Analyzing my Zotero library

I have spent a long time in school and have accumulated lots of references as a result. I keep them all fairly organized in Zotero which lets you export your library as a .csv file, so it wasn’t hard to read into R and do some basic analysis and visualization (you can grab the file here. If you’d like an up-to-date-ish .bib file, you can have that as well). I’ve included some code below to show my approach to these data.

First things first, necessary packages:

library(foreign)
library(ggplot2)
library(ggthemes)
library(dplyr)
library(stringr)
library(tidyr)
library(tm)
library(wordcloud)
library(SnowballC)

Now we can load the .csv we exported from Zotero; it has a ton of variables that are mostly empty or not necessary, so the next line of code focuses only on the columns in the file that are of interest.

bib <- read.csv("bib.csv") %>% 
  select(Item.Type, Publication.Title, Publication.Year, Author, Title, Publisher)

Let’s take a look at when things we published, using a basic bar chart that counts the number of library entries in each year. I use ggplot and add a bit of code to customize the look of the figure. I won’t present the code for producing subsequent figures as they mostly reproduce this chunk.

ggplot(data = bib, aes(x = Publication.Year)) +
 geom_bar() +
 labs(x = "", y = "") +
 ggtitle("Number of Articles or Books published per Year") + 
 theme_tufte(base_family="Fira Sans Light") +
 theme(strip.background = element_blank(), 
   strip.text = element_blank(),
   axis.ticks = element_blank())

That distribution isn’t too surprising: I study political science, a pretty modern discipline, and so it makes sense that the bulk of my reference library would have been published within the last 35 years or so.

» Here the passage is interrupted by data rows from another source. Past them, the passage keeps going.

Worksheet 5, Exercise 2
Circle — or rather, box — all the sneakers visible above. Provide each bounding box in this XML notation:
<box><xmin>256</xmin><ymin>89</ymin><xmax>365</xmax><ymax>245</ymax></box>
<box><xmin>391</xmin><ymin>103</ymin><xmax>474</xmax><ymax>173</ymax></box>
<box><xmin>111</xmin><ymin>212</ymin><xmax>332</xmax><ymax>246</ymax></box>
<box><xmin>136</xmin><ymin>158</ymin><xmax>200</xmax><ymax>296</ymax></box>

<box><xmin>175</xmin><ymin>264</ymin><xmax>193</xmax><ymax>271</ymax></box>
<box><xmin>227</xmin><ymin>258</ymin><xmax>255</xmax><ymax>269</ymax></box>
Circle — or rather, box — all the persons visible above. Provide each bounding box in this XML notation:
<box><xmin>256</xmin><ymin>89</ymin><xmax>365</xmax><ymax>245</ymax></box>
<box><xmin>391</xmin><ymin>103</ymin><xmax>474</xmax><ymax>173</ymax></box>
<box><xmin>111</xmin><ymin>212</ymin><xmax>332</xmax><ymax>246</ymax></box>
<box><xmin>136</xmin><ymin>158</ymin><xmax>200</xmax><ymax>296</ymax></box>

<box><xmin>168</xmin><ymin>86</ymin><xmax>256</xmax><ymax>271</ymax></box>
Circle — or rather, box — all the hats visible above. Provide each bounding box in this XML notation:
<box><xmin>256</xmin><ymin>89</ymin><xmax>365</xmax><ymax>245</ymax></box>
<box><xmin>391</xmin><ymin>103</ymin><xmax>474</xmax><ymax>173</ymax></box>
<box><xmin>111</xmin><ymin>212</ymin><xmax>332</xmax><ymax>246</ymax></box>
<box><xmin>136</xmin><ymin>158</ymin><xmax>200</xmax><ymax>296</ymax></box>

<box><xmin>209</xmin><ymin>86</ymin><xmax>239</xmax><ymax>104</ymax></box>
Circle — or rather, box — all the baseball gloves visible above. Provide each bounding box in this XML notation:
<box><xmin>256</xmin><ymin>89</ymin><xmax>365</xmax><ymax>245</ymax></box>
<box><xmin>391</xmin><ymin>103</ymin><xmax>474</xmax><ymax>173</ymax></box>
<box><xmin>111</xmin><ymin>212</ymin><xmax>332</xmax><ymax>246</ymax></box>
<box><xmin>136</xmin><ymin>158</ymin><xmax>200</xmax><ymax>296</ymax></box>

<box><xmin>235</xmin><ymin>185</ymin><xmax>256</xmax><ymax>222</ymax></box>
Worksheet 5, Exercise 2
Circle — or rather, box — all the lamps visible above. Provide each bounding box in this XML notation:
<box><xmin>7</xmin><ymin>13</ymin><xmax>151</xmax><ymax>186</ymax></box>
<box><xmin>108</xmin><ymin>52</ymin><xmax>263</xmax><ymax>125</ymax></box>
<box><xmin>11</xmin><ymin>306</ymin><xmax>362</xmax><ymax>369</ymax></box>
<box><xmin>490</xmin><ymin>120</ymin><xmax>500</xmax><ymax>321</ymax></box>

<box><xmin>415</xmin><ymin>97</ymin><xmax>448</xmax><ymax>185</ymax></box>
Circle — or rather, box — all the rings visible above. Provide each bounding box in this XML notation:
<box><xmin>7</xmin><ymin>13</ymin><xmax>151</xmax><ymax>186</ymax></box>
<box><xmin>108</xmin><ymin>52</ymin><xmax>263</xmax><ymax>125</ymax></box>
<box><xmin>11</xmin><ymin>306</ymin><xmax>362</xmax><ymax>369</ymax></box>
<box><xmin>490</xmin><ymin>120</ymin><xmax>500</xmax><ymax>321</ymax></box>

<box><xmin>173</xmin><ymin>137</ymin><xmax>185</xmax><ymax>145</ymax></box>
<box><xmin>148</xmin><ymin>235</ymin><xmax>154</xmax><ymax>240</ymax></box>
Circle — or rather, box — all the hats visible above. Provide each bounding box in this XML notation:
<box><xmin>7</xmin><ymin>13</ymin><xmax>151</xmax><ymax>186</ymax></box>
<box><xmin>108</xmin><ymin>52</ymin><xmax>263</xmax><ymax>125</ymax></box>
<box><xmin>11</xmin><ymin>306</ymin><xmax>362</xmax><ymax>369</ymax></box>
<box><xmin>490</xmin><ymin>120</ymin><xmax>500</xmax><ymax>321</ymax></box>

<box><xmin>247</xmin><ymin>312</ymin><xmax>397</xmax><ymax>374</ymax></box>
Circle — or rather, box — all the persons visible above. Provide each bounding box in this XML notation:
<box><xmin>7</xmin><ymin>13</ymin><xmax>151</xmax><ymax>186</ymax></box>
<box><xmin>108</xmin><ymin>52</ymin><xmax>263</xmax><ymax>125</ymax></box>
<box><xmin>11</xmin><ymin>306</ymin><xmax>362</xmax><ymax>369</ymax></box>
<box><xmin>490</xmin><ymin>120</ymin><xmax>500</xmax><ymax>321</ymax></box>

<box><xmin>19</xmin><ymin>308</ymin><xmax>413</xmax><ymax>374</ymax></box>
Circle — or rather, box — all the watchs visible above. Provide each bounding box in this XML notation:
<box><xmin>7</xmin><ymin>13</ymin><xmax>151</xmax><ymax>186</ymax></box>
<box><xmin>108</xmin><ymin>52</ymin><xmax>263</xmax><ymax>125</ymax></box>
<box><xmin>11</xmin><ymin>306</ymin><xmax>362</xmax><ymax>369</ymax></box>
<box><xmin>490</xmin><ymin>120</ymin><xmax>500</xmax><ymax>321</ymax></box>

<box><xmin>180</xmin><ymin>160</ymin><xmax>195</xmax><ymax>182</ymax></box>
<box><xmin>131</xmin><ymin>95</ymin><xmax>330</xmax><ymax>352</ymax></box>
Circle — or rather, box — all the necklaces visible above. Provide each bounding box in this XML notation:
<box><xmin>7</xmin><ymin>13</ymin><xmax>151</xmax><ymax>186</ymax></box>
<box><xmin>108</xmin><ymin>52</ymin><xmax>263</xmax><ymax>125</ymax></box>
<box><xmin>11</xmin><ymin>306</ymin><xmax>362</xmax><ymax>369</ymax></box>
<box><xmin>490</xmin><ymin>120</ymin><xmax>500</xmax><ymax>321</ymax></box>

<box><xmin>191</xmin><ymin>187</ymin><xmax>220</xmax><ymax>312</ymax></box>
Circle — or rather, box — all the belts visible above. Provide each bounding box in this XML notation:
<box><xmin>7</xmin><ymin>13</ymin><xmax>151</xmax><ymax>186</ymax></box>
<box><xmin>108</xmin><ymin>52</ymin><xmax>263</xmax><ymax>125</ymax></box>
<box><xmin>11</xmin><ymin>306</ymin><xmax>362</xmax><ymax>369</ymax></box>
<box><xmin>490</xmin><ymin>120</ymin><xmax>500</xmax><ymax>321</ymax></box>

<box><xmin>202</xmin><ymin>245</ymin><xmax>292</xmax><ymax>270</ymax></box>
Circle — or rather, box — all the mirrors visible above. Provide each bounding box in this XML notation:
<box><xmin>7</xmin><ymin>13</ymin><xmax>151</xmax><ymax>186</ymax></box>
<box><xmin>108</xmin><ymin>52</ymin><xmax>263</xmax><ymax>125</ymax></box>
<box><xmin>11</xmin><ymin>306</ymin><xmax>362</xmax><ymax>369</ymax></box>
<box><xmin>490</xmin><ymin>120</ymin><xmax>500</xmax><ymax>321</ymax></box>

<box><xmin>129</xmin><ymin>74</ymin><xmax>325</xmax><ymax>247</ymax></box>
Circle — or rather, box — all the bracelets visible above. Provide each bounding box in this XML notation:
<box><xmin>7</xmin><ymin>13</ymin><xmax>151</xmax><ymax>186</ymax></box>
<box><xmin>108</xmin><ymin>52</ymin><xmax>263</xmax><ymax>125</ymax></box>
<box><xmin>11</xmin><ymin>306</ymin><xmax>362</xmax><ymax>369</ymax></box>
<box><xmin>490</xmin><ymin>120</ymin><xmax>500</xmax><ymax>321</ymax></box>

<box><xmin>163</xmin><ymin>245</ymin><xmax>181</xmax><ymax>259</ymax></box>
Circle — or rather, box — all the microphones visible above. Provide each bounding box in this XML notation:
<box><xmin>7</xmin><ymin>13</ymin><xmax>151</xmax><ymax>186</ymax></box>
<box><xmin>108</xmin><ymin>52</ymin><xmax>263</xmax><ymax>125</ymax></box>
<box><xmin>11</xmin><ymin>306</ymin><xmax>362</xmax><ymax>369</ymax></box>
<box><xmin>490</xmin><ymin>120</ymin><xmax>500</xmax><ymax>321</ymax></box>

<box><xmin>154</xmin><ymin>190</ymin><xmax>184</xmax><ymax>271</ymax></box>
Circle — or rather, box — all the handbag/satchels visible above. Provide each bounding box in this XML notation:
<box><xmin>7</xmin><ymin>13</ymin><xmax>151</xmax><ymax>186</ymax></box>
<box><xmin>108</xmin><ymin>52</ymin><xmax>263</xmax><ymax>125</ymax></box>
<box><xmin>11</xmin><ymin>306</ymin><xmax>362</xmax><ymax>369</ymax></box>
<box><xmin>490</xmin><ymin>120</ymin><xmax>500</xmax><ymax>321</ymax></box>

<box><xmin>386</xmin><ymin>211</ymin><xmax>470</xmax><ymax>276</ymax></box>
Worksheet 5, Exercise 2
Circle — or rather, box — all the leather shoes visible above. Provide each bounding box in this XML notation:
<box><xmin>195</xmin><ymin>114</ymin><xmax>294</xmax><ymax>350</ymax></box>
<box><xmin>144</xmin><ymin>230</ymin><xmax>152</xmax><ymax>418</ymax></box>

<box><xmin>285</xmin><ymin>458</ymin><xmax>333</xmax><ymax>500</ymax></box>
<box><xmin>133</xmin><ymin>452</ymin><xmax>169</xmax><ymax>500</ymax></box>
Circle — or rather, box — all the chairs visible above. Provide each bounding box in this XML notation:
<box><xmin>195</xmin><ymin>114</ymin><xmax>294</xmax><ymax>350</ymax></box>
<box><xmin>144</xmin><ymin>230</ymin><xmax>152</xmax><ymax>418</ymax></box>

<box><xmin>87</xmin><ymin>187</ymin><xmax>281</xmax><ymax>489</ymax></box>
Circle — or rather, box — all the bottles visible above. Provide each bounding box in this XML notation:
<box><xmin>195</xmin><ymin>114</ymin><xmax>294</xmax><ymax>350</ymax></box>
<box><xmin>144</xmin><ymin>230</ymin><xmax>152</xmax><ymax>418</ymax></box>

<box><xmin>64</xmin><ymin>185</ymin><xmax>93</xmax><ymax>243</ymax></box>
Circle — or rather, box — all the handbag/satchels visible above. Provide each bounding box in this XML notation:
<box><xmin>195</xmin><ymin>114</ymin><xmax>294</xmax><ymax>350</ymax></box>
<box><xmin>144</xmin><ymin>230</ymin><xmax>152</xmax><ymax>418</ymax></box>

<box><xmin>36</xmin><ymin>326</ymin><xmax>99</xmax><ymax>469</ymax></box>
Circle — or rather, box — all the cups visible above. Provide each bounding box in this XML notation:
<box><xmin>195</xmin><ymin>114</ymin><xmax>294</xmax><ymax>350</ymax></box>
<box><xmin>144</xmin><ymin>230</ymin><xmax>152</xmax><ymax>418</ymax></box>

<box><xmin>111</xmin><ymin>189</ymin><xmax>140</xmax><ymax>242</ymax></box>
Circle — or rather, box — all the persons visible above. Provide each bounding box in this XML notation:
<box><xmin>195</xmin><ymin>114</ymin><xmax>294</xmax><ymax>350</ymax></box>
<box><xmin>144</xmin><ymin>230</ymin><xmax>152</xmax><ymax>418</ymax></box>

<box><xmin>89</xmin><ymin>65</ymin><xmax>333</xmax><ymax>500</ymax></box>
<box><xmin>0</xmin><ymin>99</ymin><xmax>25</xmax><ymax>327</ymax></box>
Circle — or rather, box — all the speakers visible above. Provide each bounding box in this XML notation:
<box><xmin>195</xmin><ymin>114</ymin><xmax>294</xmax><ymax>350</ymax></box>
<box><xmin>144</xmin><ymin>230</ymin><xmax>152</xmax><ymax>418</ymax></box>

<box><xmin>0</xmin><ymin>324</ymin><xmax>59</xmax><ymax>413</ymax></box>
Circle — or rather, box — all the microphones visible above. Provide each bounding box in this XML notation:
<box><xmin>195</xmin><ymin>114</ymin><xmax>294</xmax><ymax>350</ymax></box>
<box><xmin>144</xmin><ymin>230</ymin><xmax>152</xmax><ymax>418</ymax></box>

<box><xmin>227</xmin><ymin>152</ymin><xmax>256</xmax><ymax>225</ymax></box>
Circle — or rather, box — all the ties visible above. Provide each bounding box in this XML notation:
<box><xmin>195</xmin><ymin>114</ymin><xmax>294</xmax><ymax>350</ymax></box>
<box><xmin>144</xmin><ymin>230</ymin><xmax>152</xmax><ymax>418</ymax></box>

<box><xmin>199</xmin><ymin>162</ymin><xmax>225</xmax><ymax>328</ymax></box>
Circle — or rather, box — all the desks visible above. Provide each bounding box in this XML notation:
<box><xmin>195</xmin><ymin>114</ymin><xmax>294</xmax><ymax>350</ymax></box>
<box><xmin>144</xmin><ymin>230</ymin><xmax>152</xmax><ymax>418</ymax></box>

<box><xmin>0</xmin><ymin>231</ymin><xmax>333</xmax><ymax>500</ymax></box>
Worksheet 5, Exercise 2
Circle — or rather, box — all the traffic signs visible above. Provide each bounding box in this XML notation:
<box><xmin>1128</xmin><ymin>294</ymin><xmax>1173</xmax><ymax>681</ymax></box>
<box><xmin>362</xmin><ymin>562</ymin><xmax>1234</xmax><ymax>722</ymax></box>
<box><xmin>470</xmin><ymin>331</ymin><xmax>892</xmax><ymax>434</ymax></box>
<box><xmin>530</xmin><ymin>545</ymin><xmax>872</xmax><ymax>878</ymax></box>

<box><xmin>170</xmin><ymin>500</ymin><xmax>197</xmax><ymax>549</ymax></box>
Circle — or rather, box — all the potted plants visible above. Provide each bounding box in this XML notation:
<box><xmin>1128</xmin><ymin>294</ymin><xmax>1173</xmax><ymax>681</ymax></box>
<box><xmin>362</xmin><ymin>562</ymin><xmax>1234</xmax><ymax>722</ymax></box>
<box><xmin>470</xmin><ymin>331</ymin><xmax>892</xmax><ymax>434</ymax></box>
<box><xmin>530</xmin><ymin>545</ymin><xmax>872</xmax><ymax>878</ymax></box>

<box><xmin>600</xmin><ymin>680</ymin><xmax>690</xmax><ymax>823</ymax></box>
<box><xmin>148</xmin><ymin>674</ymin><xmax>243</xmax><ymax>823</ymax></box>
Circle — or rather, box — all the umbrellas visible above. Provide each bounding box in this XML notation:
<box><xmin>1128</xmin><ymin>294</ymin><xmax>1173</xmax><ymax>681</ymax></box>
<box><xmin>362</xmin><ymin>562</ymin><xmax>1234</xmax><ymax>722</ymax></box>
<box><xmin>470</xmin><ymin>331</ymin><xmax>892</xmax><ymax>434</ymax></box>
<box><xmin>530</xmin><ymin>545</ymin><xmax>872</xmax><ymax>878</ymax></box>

Next thing we can look at: what is this library made up of? Zotero records the kind of docment in the Item.Type column, so we can easily create a summary dataframe that counts the occurrences of different kinds of documents and then plot the results.

type <- count(bib, Item.Type)

How about most cited authors? I’ll plot all of the authors in the library with 12 or more citations. This figure requires a little more data work, as the original .bib file put all authors in one column. The first step is to separate all coauthors out into their own columns:

bib.a <- str_split_fixed(bib$Author, "; ", 10) %>% 
 as.data.frame(bib.a)

Because we don’t care too much about whether anyone was a first, second, or tenth author, we gather all of these columns back into long format, and then separate first from last names:

bib.a <- gather(bib.a, author.level, name, 1:10) %>%
 str_split_fixed(bib.a$name, ", ", 2) %>% 
 as.data.frame(bib.a)

Our last step is to count the incidence of each author in the dataset, and then filter to focus only on those authors who have more than 12 citations:

top.authors <- count(bib.a, V1) %>%
 filter(n > 11) %>% 
 filter(V1 != "")

Lots of political economy, lots of international relations, some methodology. It is worth noting that this approach to summing authors doesn’t differentiate between scholars who share the same last name.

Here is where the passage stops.